- [Selected text]
________________________________________
Re: [PATCH] Map guest (ts,tid) to individual shadow tid

Hollis Blanchard <hollisb@xxxxxxxxxx> · Wed, 8 Apr 2009 11:42:55 -0500

On Tuesday 07 April 2009 21:11:11 Liu Yu-B13201 wrote:
> 
> > -----Original Message-----
> > From: Hollis Blanchard [mailto:hollisb@xxxxxxxxxx] 
> > Sent: Tuesday, April 07, 2009 11:41 PM
> > To: Liu Yu-B13201
> > Cc: kvm-ppc@xxxxxxxxxxxxxxx
> > Subject: Re: [PATCH] Map guest (ts,tid) to individual shadow tid
> > 
> > On Tue, 2009-04-07 at 17:51 +0800, Liu Yu wrote:
> > > Hi guys,
> > > 
> > > Thanks to Hollis's idea.
> > > This patch help to make KVMPPC be more friendly to OSes 
> > other than Linux.
> > 
> > Wow, that was quick. :)
> > 
> > Have you tested this code? Doesn't this break the assumption in
> > kvmppc_e500_tlb1_invalidate() (and probably elsewhere) that stid ==
> > gtid?
> 
> Yes, have taken a simple test.

Once we can reduce the number of TLB flushes (see below) it will be 
interesting to see if there's a performance impact.

>Good catch, it needs to handle it here in kvmppc_e500_tlb1_invalidate().
>Thanks.
>But it's ok for now, because TLB1 only contains tid=0 entries, and tid=0
>always be mapped to stid=0.
>That's why the test is fine...

OK. Still, it makes me nervous to break such a simple assumption. We should 
introduce nice accessors to make it difficult to code it wrong in the future. 
I'm honestly surprised that kvmppc_e500_tlb1_invalidate() is the only affected 
site.

> > > Any (ts,tid) combination will be mapped to an individual 
> > shadow tid(stid).
> > > Whenever the stid is exhausted, it needs to reset of stid 
> > and flush host TLB.
> > 
> > What I was thinking was that KVM would participate in the 
> > host's normal
> > PID allocation policy. Specifically, guest activity could 
> > cause the host
> > to invoke steal_context_up/smp() (see switch_mmu_context() for
> > reference).
> 
> Host only use AS=0 space and the context only have 255 PIDs.
> But we use AS=1 space then we have another 255 PIDs.
> If we participate in host, how could we utilize the PIDs under condition
> AS=1 without consume host PIDs?

I'm suggesting we not use AS=0. We can't use AS=0 and AS=1 PIDs 
interchangeably anyways.

> > When you do that, there is no need for KVM to explicitly flush the TLB
> > ever -- it's done as needed by steal_context*(). That's 
> > actually better
> > than what we do today, because today we must flush all guest mappings
> > every time we de-schedule a guest. In the new scheme, when 
> > (guest PIDs +
> > host PIDs) < 255, we would never need to flush the TLB due to PID
> > pressure.
________________________________________
- [Supplied information]
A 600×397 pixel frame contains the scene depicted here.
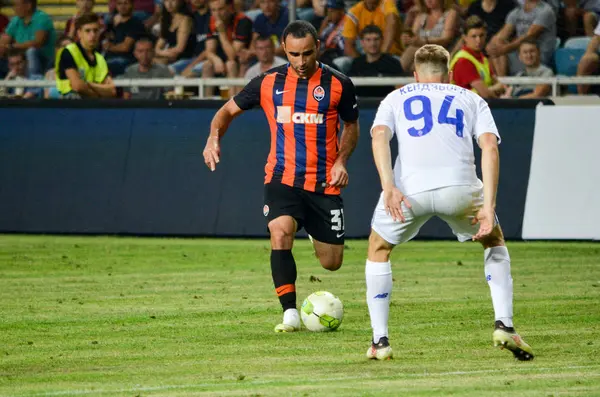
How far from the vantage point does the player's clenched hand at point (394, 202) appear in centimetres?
________________________________________
- [Problem requirements] Write out the portion of the patch discussion above that runs from "Once we can" up to and including "in the future.", character for character.

- [Solution below]
Once we can reduce the number of TLB flushes (see below) it will be 
interesting to see if there's a performance impact.

>Good catch, it needs to handle it here in kvmppc_e500_tlb1_invalidate().
>Thanks.
>But it's ok for now, because TLB1 only contains tid=0 entries, and tid=0
>always be mapped to stid=0.
>That's why the test is fine...

OK. Still, it makes me nervous to break such a simple assumption. We should 
introduce nice accessors to make it difficult to code it wrong in the future.